Friday, April 22, 2005

Another post intended for the future-me, but I don't mind at all if you read it, gentle reader! Yet it is long, and ultimately but an expression of happiness at having found some joy with programming, for the first time in a long time!

The latest assignment for software has provided an excellent opportunity to try out test-driven development. I started off well enough, writing a decent (if excessively verbose) set of tests. A little background on the project - it is meant to be an implementation of a mathematical set. Fairly interesting, and it seems reasonably doable to boot. I learnt an important lesson, and that's that it's good to design your test suite too! I had the impression that I could get away with hacking it together, but aside from the fact that it's "good practice" to have clean design, there are the obvious benefits that come with clean code; primarily among them, reduced repetition and updating.

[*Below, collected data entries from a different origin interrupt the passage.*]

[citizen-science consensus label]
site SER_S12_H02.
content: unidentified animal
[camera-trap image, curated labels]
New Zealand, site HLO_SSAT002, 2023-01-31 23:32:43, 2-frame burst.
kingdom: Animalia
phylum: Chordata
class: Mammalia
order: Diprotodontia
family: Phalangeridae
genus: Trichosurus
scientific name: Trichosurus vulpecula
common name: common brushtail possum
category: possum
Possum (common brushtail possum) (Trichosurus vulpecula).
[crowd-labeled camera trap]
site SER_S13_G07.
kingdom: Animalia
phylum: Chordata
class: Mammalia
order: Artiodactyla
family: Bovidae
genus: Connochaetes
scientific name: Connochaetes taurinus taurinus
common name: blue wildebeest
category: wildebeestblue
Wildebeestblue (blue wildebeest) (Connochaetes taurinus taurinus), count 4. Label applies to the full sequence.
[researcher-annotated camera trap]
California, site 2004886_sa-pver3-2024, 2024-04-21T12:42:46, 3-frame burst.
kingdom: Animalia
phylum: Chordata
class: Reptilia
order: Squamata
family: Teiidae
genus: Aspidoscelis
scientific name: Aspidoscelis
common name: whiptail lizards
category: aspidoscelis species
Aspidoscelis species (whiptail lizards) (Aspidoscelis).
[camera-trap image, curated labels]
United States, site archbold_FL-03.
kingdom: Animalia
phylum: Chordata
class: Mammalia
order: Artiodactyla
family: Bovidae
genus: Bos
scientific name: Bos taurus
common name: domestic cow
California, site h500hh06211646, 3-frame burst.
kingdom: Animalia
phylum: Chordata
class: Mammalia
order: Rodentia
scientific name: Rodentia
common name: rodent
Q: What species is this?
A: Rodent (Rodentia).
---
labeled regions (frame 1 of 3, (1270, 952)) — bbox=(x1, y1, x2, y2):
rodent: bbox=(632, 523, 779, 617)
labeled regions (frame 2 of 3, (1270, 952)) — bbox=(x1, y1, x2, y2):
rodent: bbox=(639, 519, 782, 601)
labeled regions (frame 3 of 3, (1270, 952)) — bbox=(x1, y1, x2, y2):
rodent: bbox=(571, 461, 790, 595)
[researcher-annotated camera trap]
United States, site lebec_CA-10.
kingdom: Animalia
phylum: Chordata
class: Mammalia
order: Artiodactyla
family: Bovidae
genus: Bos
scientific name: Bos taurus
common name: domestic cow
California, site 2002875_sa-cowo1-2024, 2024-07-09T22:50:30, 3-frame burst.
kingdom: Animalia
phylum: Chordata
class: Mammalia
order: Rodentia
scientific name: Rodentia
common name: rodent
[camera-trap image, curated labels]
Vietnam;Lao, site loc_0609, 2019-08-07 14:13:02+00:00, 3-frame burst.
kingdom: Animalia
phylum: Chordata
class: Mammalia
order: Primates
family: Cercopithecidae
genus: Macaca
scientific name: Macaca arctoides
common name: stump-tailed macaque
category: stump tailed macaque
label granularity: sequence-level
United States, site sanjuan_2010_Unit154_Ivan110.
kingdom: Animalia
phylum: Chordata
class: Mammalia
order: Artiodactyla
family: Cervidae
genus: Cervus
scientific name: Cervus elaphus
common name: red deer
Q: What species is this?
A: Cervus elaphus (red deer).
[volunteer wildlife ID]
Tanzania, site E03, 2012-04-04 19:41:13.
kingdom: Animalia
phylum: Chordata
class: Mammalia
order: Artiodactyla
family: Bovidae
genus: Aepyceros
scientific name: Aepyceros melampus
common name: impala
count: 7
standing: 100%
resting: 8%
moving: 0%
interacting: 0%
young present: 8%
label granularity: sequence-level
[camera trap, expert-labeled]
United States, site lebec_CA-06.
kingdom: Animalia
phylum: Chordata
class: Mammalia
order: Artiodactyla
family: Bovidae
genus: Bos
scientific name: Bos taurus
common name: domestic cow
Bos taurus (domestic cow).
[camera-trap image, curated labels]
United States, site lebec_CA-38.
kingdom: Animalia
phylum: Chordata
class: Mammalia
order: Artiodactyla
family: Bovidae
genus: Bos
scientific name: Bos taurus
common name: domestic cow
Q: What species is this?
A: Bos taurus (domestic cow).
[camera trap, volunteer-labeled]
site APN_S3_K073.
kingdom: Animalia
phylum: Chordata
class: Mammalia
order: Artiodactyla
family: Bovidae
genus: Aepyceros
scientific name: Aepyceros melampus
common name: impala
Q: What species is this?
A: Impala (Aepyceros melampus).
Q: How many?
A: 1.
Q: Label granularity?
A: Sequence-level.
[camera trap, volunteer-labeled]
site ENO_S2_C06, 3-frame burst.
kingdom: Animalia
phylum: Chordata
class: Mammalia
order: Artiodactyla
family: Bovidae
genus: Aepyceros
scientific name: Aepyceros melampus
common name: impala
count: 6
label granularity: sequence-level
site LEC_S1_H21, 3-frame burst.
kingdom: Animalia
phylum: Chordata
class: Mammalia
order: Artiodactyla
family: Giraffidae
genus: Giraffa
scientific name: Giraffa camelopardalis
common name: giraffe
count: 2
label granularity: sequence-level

I could have been fancy and used std::map to help automate the tests completely, but I decided that it would be simpler and quicker to just hand code the tests and the desired output. It seemed easy enough, so I rushed in and made a few tests for equality and subset testing. It all worked, and I was happy. However, there were a few problems; chief among them was that I was having to initialize the set like so:


int elements [] = { 0, 1, 2, 3, 4 };
IntSet set (elements, 5);


As you can see, I was forcing myself to manually specify the length of the array. This could be overcome by using the sizeof (elements) / sizeof (elements [0]) trick, but it still didn't seem "right". Since arrays are evil, I thought there must be an elegant way to do it with a vector instead. No luck, because a vector can be initialized "as-is" with an array: so,


IntSet set (std::vector <int> ({ 0, 1, 2, 3, 4 }));


doesn't compile.

It dawned on me that an easier way would be to read in data from a file, as then I could read directly into a vector and then everything would be automated, and I wouldn't have to specify array lengths and muddy up the code. But I plodded on anyway, with the (very dangerous) thought that it would be too much effort to change. This is usually a very bad mistake to make! There are too many places to name where this very style of thinking is rejected completely, but reading and rationalizing is never quite enough for me. It took me a few hours to see that I was digging myself into a hole, because there seemed to be no end to the amount of repetition in the code. The turning point was when I had made a mistake in one of the statements which led to an obscure bug with one of the tests. Much toil and sweat later, I decided it was time to refactor.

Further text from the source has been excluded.